Some questions about my writing habits and other stuff

If you want to ask me a question: greif.jj@gmail.com

Have you always been a writer?
Am I a writer? I’m not sure. I’m still learning. I admire a good craftsman (craftsperson?) who makes such perfect pots and pans that all of them can actually be used. I try to write books. My publisher rejects them half the time. I have at least a dozen rejected books in a drawer. I don’t even earn a living with my books. I have a regular job: I am a journalist in Paris.
There’s one thing I have always been, on the other hand, at least since I was six years old or so. That’s a reader. I have read The Three Musketeers and Treasure Island so many times that eventually I saw myself as a character in a novel. I told myself stories, based on what had happened in school, except things turned out much better for me than in real life. I made up extraordinary adventures. I didn’t put these mental constructions to paper because I was lazy.
Besides, reading Oliver Twist and a famous French novel about another sorry urchin convinced me that you couldn’t become a writer unless you grew up a poor unhappy orphan. I had two parents and two brothers, we were neither rich nor poor and I was reasonably happy. It took me forty years to understand that I had the right profile after all. When I was born, my father was in Auschwitz, so I was nearly an orphan. Then, when he came back, he told me awful stories about gas chambers. Learning about humankind’s terrible cruelty made me quite unhappy. We were really poor compared to people today. Hey, we didn’t even have a TV set!
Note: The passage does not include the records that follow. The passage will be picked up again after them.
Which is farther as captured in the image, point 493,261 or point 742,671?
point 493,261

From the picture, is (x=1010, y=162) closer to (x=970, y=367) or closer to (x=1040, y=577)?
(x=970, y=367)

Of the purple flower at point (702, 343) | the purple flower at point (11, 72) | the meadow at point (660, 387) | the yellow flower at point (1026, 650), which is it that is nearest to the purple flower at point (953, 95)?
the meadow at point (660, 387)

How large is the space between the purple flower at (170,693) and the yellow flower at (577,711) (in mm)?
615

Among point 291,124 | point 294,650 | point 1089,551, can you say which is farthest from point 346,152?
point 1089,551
Where and when do you write?
Say I am standing in front of a class. They want to know whether I write in an office on a computer, or in a Starbucks on a notebook with a fountain pen. I tell them: “Look, I’ll show you where I write,” and I show my head.
As I carry my writing gear everywhere, I can write at any time: when I shave, in my bathtub, in a train. My favorite time for writing is when I run in the morning, as I am all by myself and won’t be interrupted by a phone call. I must take care to jot down what I’ve written as soon as I come home, otherwise I forget it. Last week, I ran with a cap on my head because it was raining. I noticed it helped my writing. Maybe the cap prevented my ideas from flying away, like the lid on a jar.
Then I transfer my jottings into the computer. If I am on a train, or vacationing somewhere, I transfer them with a pen onto paper.
The real work is not in the writing, but in the rewriting. I spend lots of time juggling with the words, on the computer’s screen or on paper. I certainly rewrite every paragraph between ten and twenty times (this paragraph: fourteen times). I also rewrite in my head when I run. I rewrite because the text doesn’t please me when I read it. I read and re-read it a hundred times. So, as in the preceding answer, there is more reading than writing. Knowing how to write begins with knowing how to read.
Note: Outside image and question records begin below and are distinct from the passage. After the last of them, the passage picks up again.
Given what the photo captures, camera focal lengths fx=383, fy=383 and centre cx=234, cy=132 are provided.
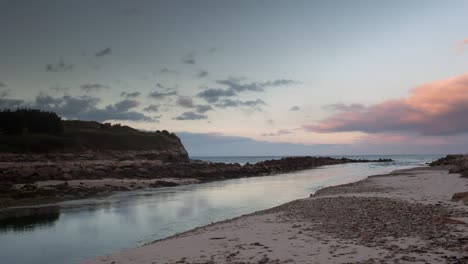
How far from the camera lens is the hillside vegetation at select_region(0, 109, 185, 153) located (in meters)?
68.2

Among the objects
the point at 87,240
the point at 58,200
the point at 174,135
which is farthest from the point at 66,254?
the point at 174,135

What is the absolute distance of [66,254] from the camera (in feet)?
49.1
How long does it take to write a book?
I answered this question in the Fighter FAQ, but The Fighter is a special case, as I wrote it twice. Here I am going to give a general answer. I’d say that for a book that’s neither too long nor too difficult, I might spend three months in front of my computer, more or less. But then, before these three months, there are months of researching and document reading and subconscious preparing. Besides, I usually work on several books at the same time.
There is a story about the great painter Picasso. Some of his drawings or paintings seemed to be made very carelessly. A lady (or a gentleman, if you prefer) was standing in front of one of those in an art gallery. Picasso was there. “One million dollars!” the lady exclaimed. “But tell me, Mr. Picasso, how long did it take you to make it?” The painter smiled. “Sixty-two years, Madam.”

How many books have you written?
This seems an easy question. You’d expect me to give you a definite number: 15, or 267. Actually, the answer is: I don’t know.
I wrote 25 or 30 computer books, including three for an American publisher, Peachpit Press. Should I count them? When I sign books in a French book fair, there are sixteen or seventeen different books in front of me.
I still have a few copies of three out-of-print books at home. Should I count them? What about all those books in my drawers? What about my next book, which is written but as yet unpublished?
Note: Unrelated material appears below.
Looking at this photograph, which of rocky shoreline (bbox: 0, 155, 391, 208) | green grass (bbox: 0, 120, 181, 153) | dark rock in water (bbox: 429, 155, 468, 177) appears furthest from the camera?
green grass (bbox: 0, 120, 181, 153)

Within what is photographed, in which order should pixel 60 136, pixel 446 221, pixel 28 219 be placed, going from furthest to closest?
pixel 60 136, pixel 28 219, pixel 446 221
What is your favorite book?
When they see all my books, kids in French schools often ask me which one is my favorite. I hold some of them in my arms, I cuddle them and I say: “They are my children… I love them all the same way.”
Sometimes, the question is about other books. I usually mention foreign authors, whom the kids don’t study in school: Cervantes (who wrote Don Quixote), Dickens, Kafka. What are you saying? Dickens isn’t a foreigner? Well, in France he is. There are authors whom I like but can’t recommend to you unless you’re a very good reader: Montaigne (a wonderful French writer, who lived at the same time as Shakespeare), Joseph Conrad, Tacitus (who wrote about the Roman emperors).

Did it really happen?
I have written a book about Marilyn Monroe. The French title is Moi, Marilyn, which means I, Marilyn. Does it describe her real life? Well, I don’t know. I have read several biographies that differ in many ways. I trusted my common sense to choose the likeliest version for various episodes of her life. Marilyn herself told or made up many contradictory versions of her childhood.
I wrote books about my parents. I interviewed them, then also their friends. I discovered that they had withheld some important events and lied outright at times. So it’s often very difficult to know what “really happened.”
Reality vanishes with every passing second. On the other hand, what is printed in books doesn’t change. Achilles’ heel is as fragile as three thousand years ago. The Three Musketeers will be four forever. If it never changes, I think we should consider it more real than the so-called reality.
When I tell a friend something that happened to me when I was a child, I choose the version I wrote in my book Sans accent, as it erased all my previous memories!

What’s the message?
A familiar saying among writers is: “If you want messages, ask Federal Express.”
I say the message in my books is: “If you want to know what happens next, turn the page.”
It certainly is not: “Gee, war is bad,” since thousands of writers have been sending this message for thousands of years without any success at all. War lets people become famous heroes—or unknown heroes—and gather stories that they tell for the rest of their lives, so I guess they enjoy it secretly and will go on doing it.